So, Zelda turns twenty tomorrow. “Zelda who?” you might ask, because perhaps you know nothing of videogames and have just now stumbled upon this website by way of a freak accident. In that case, sorry! I promise we’re generally good people here. We mean you no harm; please do not be frightened by our curious cult-like behavior and inpenetrable nerd jargon.
Everyone else: yes, that’s right, twenty frickin’ years since Zelda hit the geek scene with megaton force. And white boy rap. This is the kind of thing that makes a person feel old, the sort of realization that makes you imagine that you can feel your bone marrow ossifying, hardening, disintegrating into dust. When the game hit the U.S. a year after its Japanese debut — nineteen years ago! — I was already old enough to be in junior high, an unfortunate state of being in which many people reading this posting currently find themselves trapped. (And for you, a message of mixed hope from a future possibly much like your own: no, the world doesn’t get kinder or easier once you escape, but take heart. Eventually you will no longer have to participate in the diabolical state-sponsored gulag program known as “P.E.”)
We would stand around, my friends and I, in the brisk morning chill of a West Texas spring, waiting for the first bell to issue its command to cram our downtrodden selves into sterile classrooms and painful wooden desks, and pass the time by sharing our latest Zelda discoveries. The misery of each long school day was powerfully mitigated by the prospect of going home and exploring a heretofore unknown corner of Hyrule. The first to stumble upon some vital secret would be met with some disbelief by the rest of us; then as now, gamers loved to take bold liberties with truth, and certain people were known to fabricate implausible and unverifiable claims about our current favorite game. But eventually we would stumble upon a dead end and grudgingly put their suggestion to the test — and lo and behold, going north five times while trapped in the Lost Hills really did work.
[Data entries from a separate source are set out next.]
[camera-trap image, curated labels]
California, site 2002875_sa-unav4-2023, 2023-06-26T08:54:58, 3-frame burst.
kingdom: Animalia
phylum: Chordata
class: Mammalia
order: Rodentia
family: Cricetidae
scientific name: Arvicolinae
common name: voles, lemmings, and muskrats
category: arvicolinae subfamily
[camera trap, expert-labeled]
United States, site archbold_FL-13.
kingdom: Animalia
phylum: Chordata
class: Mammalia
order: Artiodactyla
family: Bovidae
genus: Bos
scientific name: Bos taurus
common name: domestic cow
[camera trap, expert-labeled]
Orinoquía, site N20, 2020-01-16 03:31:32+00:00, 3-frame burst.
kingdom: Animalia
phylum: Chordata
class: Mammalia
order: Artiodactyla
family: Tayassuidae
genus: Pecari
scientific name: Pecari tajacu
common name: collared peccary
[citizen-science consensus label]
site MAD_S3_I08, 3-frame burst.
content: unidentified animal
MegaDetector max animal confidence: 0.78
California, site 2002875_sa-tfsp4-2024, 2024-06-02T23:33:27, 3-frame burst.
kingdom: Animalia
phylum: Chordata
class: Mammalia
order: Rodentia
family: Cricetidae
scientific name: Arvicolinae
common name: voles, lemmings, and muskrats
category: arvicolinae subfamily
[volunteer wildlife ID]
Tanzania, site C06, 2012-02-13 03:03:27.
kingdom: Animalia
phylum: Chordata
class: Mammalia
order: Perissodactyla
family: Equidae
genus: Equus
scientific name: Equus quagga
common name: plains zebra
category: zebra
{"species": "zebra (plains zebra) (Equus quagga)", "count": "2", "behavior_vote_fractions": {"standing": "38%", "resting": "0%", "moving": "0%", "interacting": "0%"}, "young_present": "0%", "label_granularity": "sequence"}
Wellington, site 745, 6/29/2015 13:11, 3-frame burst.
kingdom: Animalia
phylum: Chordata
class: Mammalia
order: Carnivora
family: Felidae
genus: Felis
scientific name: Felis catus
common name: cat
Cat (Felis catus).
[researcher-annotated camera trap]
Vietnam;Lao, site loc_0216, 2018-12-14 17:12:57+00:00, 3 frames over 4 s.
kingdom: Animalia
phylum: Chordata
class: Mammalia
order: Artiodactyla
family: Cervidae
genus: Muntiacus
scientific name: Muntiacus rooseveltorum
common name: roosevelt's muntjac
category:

In an age before widespread Internet usage, years before GameFAQs, there was a real sense of connectedness that developed around games like Zelda, Zelda II, Metroid, Castlevania II. They were dense, daunting, compelling; it took the collective wisdom of J.T. Hutchinson junior high’s sharpest minds and palest bodies to defeat their poorly-translated and sometimes deliberate obtuseness. And that’s what I think of when I think of Zelda, I guess: a single-player game designed for collaboration. The Four Swords series is a full realization of the sometimes cooperative, sometimes competitive experience that the very first game represented for me and my friends: we’d share vital clues with one another, but we weren’t above a little obfuscation to stay just a bit ahead. Our little crew slowly lost interest in Zelda and drifted away as the Second Quest inflicted its attrition upon our nerves. By the time I polished off Ganon for the second time, no one else cared — they’d all moved along to Zelda II. Still, there’s something to be said for moral victories.
Of course, I couldn’t say all of that in 1UP’s Zelda anniversary tribute, because that would cause the site to drift into the dreaded no-man’s-land known as New Games Journalism. Nevertheless, it remains one of the biggest reasons The Legend of Zelda is one of the greatest games ever created. Sorry if you weren’t there for it — you really missed out.